Cuando terminé la cerveza, rebusqué en los cajones por una caja de té. En la alacena había varias, se notaba que le gustaban mucho. Entre todas las opciones, elegí un té de tila; pensé que ese podría relajarla y ayudarla a conciliar el sueño.
Subí con la bandeja en las manos. La taza humeante de tila y la bolsa de papel con la comida iban juntas, aunque nada de eso tenía ya la intención de una cena romántica. Cuando entré, ella seguía sentada en la cama, envuelta en la manta, el rostro algo más sereno pero con los ojos todavía húmedos.
—Te traje un té —le dije con suavidad, y lo dejé sobre la mesa de noche.
Ella asintió, sin tocarlo aún. Me senté a su lado, sin romper el silencio que parecía haberse instalado con la misma naturalidad con que antes se instaló el caos.
Pasaron unos segundos largos. Entonces, con esa mezcla de decisión y fragilidad que ya empezaba a reconocer en ella, habló.
—No quiero fingir que no pasó nada, Noah. Hay un elefante blanco enorme en esta habitación y no pienso dejarlo aquí como si no lo viera.
Le sostuve la mirada, dándole el espacio.
—Sé que fue una crisis. No tengo vergüenza de llamarla así. No la vi venir. Estaba tan concentrada en que todo saliera bien… —Hizo una pausa, respiró profundo—. Y no es solo por lo de esta noche.

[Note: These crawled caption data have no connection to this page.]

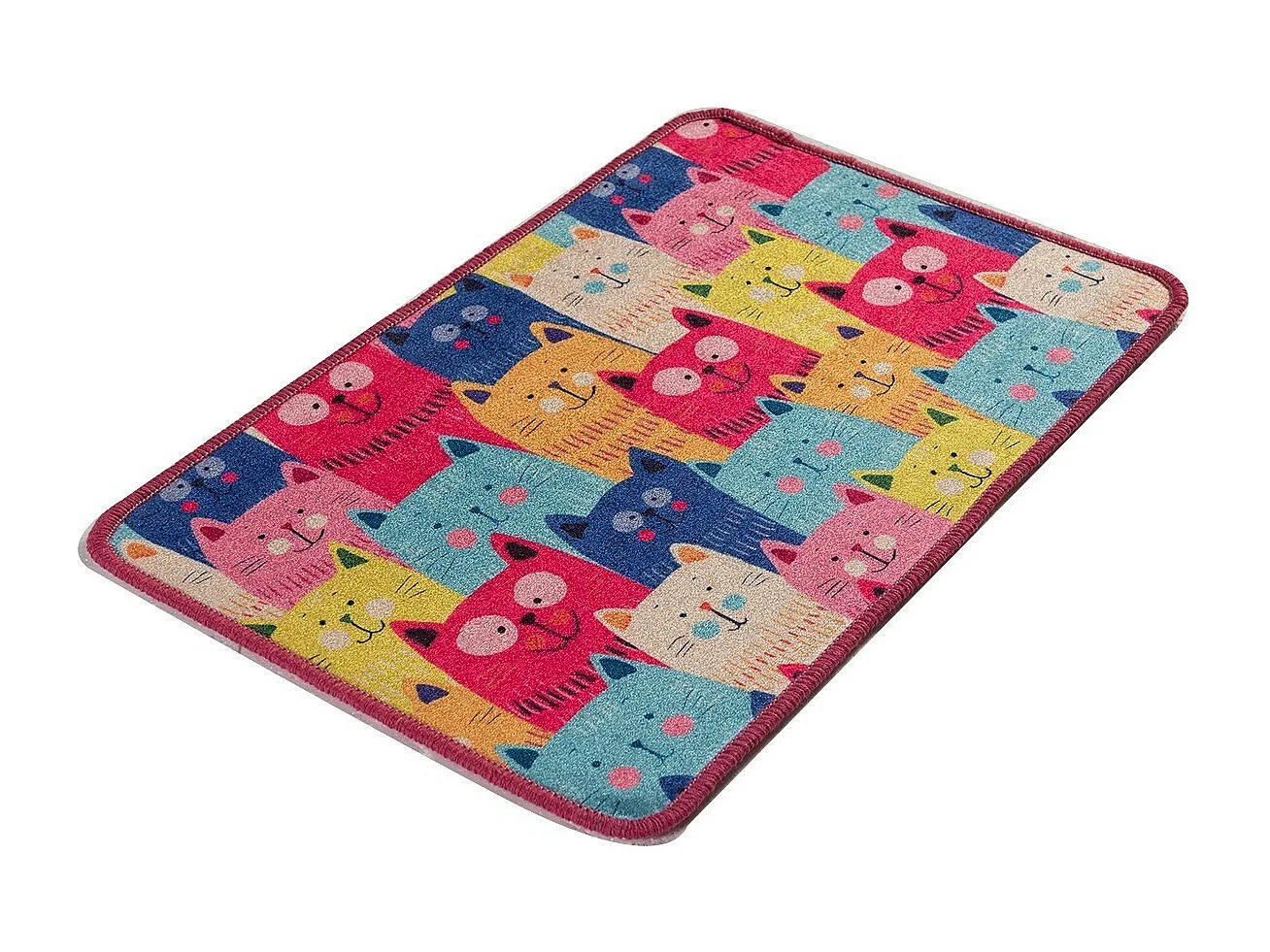 Alfombra de baño Meow DJT  multicolor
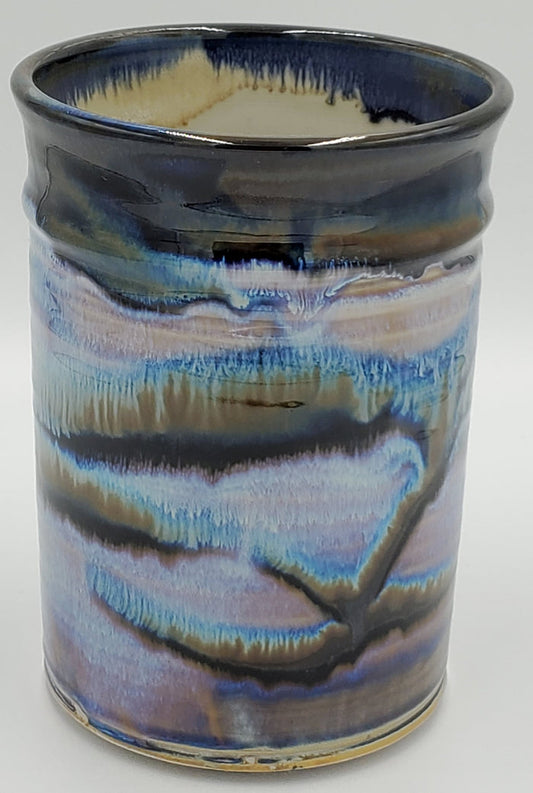 Liscom Hill Pottery - Black and Blue Utensil Holder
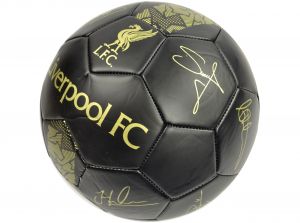 Liverpool Phantom Signature Ball Black Gold Size 5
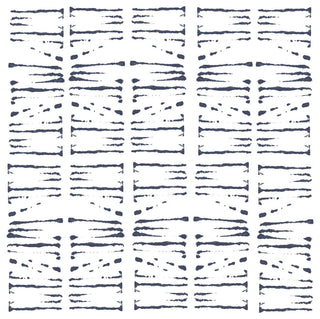 Letter from India Wallcovering, Indigo, Roll, Peel and Stick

Hay cosas que no te he dicho, no porque quisiera ocultarlas, sino porque aún me cuesta entenderlas yo misma.
Se le quebró un poco la voz al final, pero no desvió la mirada.

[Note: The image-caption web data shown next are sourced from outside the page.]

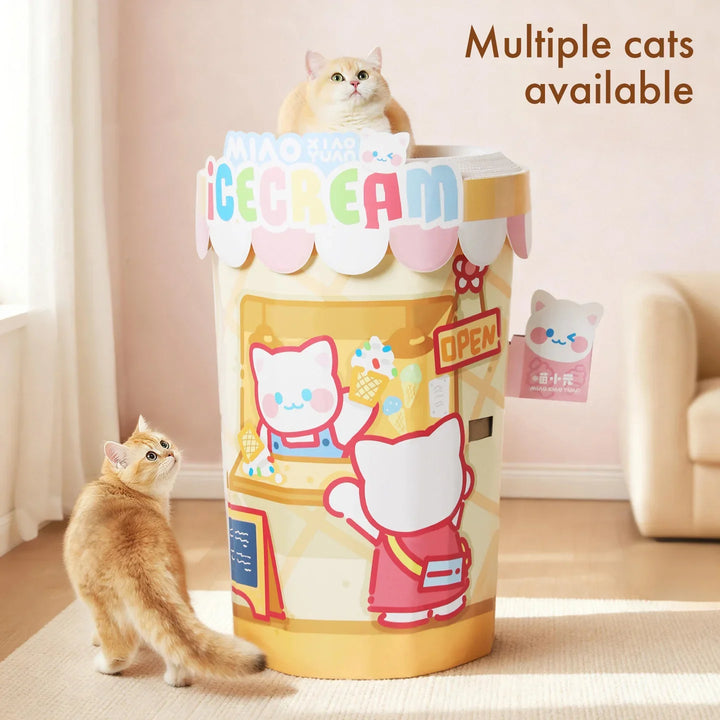 Sweet Shop Cat Scratch Bucket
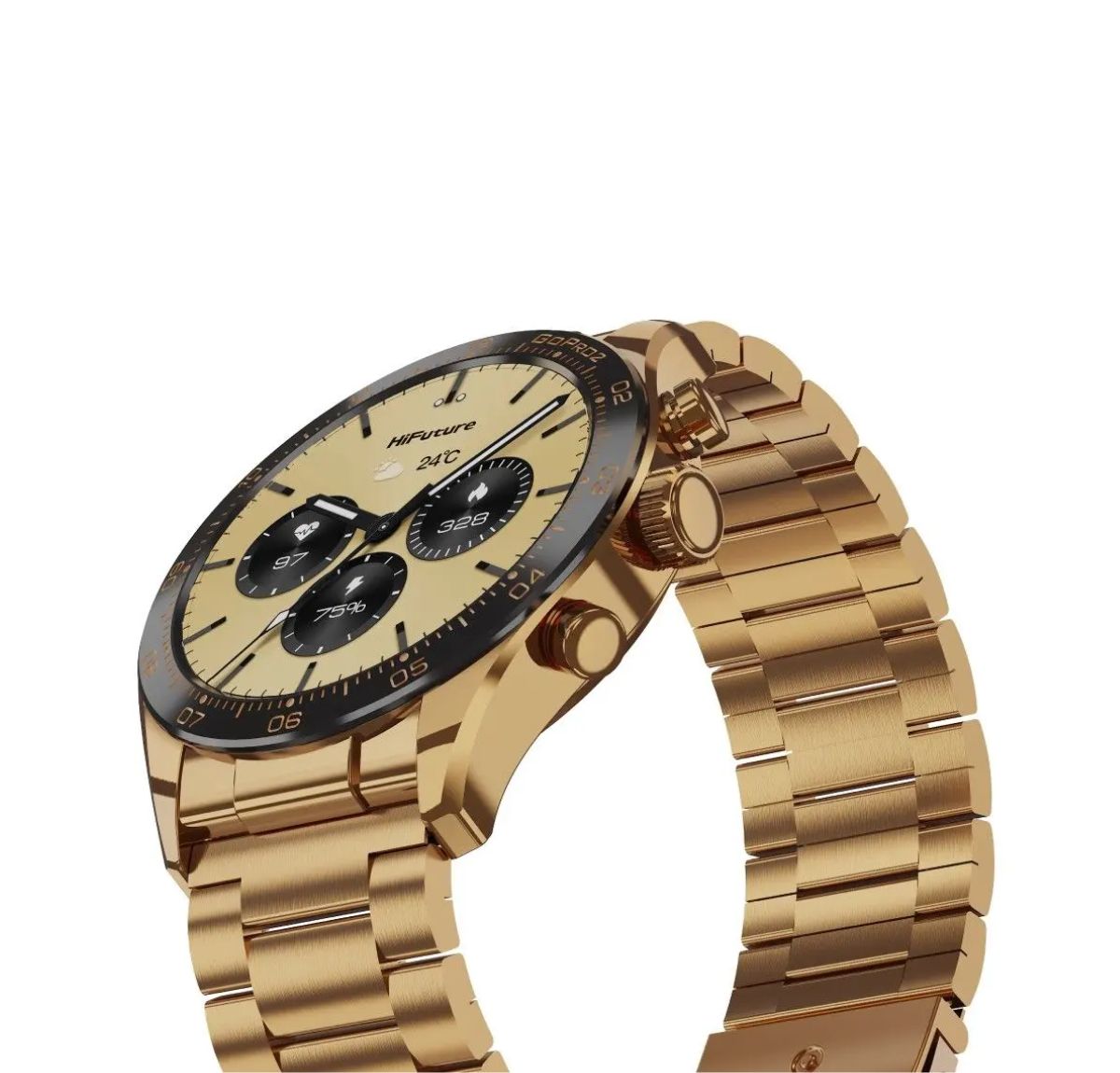 HIFUTURE GO PRO2 STAINLESS STEEL SMARTWATCH GOLD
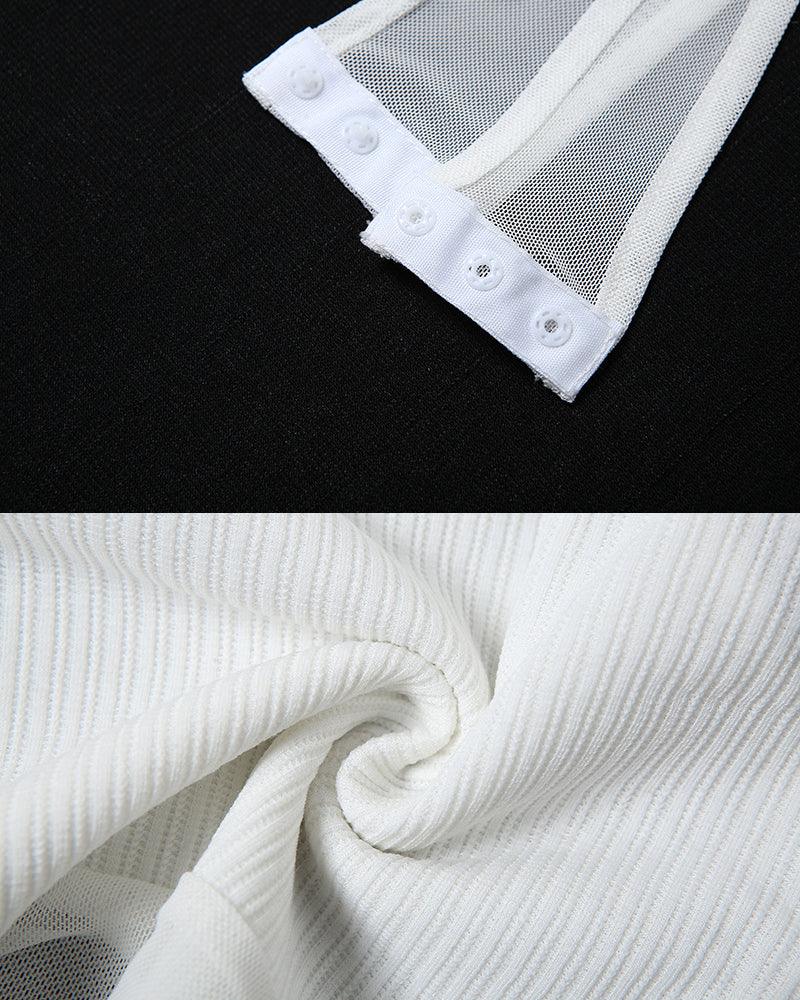 Short Sleeve Halter Bodysuit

—Te escucho —le dije, con la calma que aprendí a tener a fuerza de errores pasados.
—He vivido toda mi vida tratando de mantener el control —dijo—. De mi entorno, de mis emociones, de mi agenda, de todo. Es parte del TOC, claro. Esa obsesión con anticiparme a todo, con tener listas, rutinas, estructura… y, en el fondo, con que nada se me desborde.

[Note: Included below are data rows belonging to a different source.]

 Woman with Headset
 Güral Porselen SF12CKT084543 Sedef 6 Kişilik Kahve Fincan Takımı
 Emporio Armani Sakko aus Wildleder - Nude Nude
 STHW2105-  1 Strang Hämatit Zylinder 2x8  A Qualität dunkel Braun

Hizo una pausa, tragó saliva, pero no bajó la mirada.
—Lo he manejado bien durante años. Con terapia, con trabajo personal, con herramientas que conozco y uso. Pero desde que llegaste tú… todo eso se ha removido. Pensar en una relación contigo ha detonado miedos nuevos. Miedos que no sabía que estaban ahí.
La escuchaba sin interrumpirla, atento a cada palabra. Se movía entre la vulnerabilidad y la lucidez con una honestidad que me conmovía.
—Tengo miedo de no ser adecuada. Por tu hija, por lo que implica entrar en un espacio que ya existe. Me aterra hacerle daño o ser un estorbo. Y me doy cuenta de que no sé si soy capaz de… ceder. De confiar en alguien más sin intentar controlar cada paso. Zeling no se equivocó del todo: soy buena para trabajar, pero me cuesta soltar. Me cuesta amar sin miedo.
Su voz se quebró al final. No intentó disimularlo.
Me acerqué un poco más y, sin decir nada aún, tomé su mano. No se apartó.
—Gracias por decírmelo —dije al fin—. Gracias por confiar en mí para mostrarte así.
Ella respiró hondo, como si esas palabras le permitieran aflojar un poco el pecho.
—Yo también tengo miedos, Antonella. No soy un tipo perfecto. He fallado. He perdido. Y no puedo ofrecerte un cuento de hadas. En algún momento puedo ser el sapo, no el príncipe. Pero si tú decides intentarlo, voy a dar lo mejor de mí. No para que todo salga perfecto, sino para que estemos en esto los dos, de verdad.